To make sure you won’t worry about other people reading your writing and then be able to use it against you, you should also think about how you will keep your records (if you decide to keep them) so as not to expose yourself to such a danger.

One tip to make writing easier is to act as if you are talking to someone. It can be a friend or even God. When you write about your life and what is significant for you, it is best to present yourself as you are, with all the emotions that you feel.

Another thing that you should be aware of is that diving too deep into unpleasant and uncomfortable thoughts and feelings won’t bring anything good to you. If ever you find yourself in such state, you have to know how to “float” back to reality and the present situation.

Writing therapy can be applied not only when you have problems. You can also write about something joyful or exciting to encourage and motivate yourself.

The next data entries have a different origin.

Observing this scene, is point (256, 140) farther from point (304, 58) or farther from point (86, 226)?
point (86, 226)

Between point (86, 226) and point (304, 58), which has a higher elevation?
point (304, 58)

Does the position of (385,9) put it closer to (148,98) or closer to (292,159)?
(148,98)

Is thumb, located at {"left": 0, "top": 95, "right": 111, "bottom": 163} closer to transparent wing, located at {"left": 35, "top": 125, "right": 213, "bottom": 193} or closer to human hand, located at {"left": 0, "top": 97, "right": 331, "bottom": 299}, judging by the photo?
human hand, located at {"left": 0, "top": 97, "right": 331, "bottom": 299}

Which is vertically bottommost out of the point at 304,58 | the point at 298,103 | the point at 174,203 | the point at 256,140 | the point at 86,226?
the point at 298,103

See Also: How Positive Writing Will Help You To Live a Happier Life

Structuring in Writing

Structuring is another important factor to consider when writing. To understand what this is, let us first consider the opposite approach.

Many are familiar with “The Artist’s Way: A Spiritual Path to Higher Creativity” by Julia Cameron. Cameron talks about free writing. It’s when you write for 30 minutes about what you have in mind at the moment, without any particular method or order. You can refer to it as non-structured writing.

Kathleen Adams, a Director of the Institute of Writing Therapy, conducted a study on the importance of structuring as opposed to free writing. She found out that the stronger the stress, the more the person needs structure when writing.

Therefore, if you have an excessive amount of stress, the best method is to set the timer for 5-6 minutes. During this time, it is very difficult to hurt yourself seriously but it is enough to help you get out as much emotions and thoughts as possible.